Monday, November 15, 2010

I smiled

I was sweaty and hot and the lactic acid was slowly building up in my muscles, but I was smiling. I don't really know why. I was twenty minutes into a thirty-five minute run and suddenly, it wasn't tortuous. I could feel my muscles working together to keep me on that treadmill. I could feel my breath come, not in great gasps, but smooth and deep, like it used to.

It was amazing. It felt like the work I've been putting in the last few weeks was completely worth it, even though I haven't lost one darn pound yet. I struggled so hard to get to where I was, and the a couple of months of not putting in the effort and I felt like I was back to the beginning. I know it's not true. My body couldn't handle 1-3 mile runs when I first started chasing this crazy dream of mine two years ago. Slowly it's become capable of me pushing it harder and faster.

The plan is to keep running three milers, build my speed a little (ok, a lot, I'm crazy slow), and then, goodness gracious, move to a10K. I've run 6 miles before, I know I can do it, but the thought of doing it causes my slowlygettingstronger heart to pitter patter in a way I'm uncomfortable with. This is where mind over matter comes into play. My body is getting strong enough again. Find some missing parts to a weight machine in our house and I can start doing weights on my off days and it will get even stronger. Mentally I have a hurdle to overcome. I know that my 10-race plan will help with that immensely.

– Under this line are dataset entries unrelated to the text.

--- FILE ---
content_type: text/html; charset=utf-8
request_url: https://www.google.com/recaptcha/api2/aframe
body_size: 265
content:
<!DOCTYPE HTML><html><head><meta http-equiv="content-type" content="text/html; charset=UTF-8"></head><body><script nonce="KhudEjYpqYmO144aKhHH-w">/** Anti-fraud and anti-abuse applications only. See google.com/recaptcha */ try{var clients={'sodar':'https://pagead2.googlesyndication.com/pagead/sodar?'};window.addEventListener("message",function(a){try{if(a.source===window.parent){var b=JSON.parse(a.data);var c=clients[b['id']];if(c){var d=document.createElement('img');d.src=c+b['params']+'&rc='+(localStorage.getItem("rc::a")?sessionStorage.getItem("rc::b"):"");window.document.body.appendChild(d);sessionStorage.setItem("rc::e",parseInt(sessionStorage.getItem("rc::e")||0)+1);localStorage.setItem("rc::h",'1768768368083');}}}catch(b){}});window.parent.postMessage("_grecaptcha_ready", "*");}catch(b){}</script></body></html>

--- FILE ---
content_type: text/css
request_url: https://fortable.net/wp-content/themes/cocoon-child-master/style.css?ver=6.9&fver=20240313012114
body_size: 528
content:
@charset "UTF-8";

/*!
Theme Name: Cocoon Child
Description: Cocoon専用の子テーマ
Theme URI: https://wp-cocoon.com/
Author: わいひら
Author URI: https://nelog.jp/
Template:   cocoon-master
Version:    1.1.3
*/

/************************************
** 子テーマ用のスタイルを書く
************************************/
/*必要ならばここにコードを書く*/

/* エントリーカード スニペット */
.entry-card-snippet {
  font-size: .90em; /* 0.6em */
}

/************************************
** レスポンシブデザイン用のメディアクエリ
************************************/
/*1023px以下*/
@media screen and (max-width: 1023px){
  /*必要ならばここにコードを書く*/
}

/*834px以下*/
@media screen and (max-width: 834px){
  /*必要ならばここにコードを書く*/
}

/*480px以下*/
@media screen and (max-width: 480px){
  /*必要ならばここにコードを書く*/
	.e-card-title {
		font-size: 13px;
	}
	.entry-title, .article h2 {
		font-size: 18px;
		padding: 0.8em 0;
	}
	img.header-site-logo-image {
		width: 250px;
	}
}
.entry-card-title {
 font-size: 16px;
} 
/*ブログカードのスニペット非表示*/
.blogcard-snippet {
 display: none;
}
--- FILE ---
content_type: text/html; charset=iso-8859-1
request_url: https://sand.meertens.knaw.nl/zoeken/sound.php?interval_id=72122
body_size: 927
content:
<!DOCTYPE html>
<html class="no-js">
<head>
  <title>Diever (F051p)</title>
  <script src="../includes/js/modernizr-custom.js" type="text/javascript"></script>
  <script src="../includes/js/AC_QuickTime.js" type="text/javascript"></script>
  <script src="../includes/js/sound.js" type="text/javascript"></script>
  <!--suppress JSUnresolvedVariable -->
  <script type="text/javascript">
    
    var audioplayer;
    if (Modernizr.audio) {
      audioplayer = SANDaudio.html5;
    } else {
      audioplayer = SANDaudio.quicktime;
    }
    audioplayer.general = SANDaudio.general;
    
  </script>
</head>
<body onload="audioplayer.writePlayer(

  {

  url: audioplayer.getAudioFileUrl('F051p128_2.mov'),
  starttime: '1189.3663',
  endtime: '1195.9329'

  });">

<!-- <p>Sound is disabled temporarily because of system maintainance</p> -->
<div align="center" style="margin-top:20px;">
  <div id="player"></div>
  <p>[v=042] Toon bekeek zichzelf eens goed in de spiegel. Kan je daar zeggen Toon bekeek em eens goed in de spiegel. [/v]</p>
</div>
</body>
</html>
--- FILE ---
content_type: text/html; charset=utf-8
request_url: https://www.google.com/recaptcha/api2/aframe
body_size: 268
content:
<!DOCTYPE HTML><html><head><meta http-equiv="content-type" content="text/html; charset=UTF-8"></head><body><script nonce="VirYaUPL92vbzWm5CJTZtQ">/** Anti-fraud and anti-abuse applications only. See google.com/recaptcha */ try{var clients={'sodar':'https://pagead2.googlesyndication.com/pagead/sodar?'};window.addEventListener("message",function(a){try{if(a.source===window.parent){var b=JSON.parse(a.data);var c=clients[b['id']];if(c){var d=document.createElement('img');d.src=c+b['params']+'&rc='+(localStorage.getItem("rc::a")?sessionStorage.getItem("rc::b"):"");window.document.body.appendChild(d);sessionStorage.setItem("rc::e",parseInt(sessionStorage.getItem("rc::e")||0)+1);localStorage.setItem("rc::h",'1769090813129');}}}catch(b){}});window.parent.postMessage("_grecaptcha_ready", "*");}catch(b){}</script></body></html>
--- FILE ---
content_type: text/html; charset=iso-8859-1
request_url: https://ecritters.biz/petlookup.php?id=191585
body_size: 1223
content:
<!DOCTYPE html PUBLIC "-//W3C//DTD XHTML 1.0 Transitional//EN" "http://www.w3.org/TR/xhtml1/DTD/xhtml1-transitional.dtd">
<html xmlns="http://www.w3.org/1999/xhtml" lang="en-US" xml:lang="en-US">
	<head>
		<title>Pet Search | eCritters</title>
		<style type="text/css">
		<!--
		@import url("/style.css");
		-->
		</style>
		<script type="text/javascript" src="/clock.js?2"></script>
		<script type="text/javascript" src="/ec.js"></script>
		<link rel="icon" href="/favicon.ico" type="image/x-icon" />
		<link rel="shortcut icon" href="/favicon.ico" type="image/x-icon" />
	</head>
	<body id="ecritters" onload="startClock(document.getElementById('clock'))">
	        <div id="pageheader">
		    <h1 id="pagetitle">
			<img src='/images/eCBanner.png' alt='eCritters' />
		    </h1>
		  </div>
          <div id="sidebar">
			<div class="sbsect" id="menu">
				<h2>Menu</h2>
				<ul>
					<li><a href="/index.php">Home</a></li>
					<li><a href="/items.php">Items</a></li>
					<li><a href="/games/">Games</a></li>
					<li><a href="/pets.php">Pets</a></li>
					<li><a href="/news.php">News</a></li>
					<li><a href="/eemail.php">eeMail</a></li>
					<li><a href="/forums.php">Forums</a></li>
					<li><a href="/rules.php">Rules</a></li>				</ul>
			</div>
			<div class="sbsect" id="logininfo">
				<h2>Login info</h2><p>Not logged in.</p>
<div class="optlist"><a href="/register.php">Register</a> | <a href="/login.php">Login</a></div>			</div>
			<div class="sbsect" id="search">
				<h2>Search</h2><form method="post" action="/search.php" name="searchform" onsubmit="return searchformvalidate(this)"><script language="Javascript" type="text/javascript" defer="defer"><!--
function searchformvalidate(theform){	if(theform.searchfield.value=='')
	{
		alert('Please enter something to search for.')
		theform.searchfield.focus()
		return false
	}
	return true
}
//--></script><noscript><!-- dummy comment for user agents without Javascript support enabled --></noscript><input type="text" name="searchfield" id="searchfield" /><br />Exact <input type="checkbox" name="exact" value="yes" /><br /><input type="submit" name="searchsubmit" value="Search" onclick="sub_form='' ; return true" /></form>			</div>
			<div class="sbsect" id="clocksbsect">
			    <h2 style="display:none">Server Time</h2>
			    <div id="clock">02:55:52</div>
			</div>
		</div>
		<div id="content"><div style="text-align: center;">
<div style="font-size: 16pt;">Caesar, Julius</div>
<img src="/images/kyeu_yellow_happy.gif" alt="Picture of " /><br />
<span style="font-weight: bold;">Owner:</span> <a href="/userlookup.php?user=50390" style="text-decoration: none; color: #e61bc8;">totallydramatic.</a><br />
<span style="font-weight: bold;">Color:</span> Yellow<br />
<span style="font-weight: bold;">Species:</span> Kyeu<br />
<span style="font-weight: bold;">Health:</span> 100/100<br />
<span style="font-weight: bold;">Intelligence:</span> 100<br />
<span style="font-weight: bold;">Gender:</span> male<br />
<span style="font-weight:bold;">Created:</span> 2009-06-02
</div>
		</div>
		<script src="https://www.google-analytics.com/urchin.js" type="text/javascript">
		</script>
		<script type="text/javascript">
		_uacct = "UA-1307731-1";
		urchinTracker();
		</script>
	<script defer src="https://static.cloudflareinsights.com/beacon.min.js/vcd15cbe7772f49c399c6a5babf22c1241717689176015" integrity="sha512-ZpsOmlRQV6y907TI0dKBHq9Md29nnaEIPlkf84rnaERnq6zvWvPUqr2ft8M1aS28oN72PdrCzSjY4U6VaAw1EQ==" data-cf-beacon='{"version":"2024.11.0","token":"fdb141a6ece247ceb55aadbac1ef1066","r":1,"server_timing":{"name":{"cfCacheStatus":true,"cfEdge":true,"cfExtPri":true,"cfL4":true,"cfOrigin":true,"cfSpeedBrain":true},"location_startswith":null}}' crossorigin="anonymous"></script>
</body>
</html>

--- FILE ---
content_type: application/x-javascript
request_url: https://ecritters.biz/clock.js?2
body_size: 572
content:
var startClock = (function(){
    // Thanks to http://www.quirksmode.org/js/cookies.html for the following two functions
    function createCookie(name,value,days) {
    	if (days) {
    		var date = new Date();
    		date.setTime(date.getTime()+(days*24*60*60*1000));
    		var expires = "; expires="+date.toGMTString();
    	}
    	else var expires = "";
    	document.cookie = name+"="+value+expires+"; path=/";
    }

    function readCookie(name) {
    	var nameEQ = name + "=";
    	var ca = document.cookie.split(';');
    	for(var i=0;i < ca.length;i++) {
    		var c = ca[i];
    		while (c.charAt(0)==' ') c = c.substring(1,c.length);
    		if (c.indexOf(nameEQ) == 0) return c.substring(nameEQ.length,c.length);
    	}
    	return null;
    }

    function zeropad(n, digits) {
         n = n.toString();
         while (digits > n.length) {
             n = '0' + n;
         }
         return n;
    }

After a couple more hopefully I won't feel as much like the noob that I am and my mind will get wrapped around the fact that this is possible. You know what's after a 10K, right? Oh yes. 13.1 miles.

1 comment:

  1. That is such an awesome feeling when you don't feel like you are going to die when running :)

    Running is such a mental thing too - I am constantly worried that I am not going to be able to finish a run, even though I know that I am perfectly capable of doing so.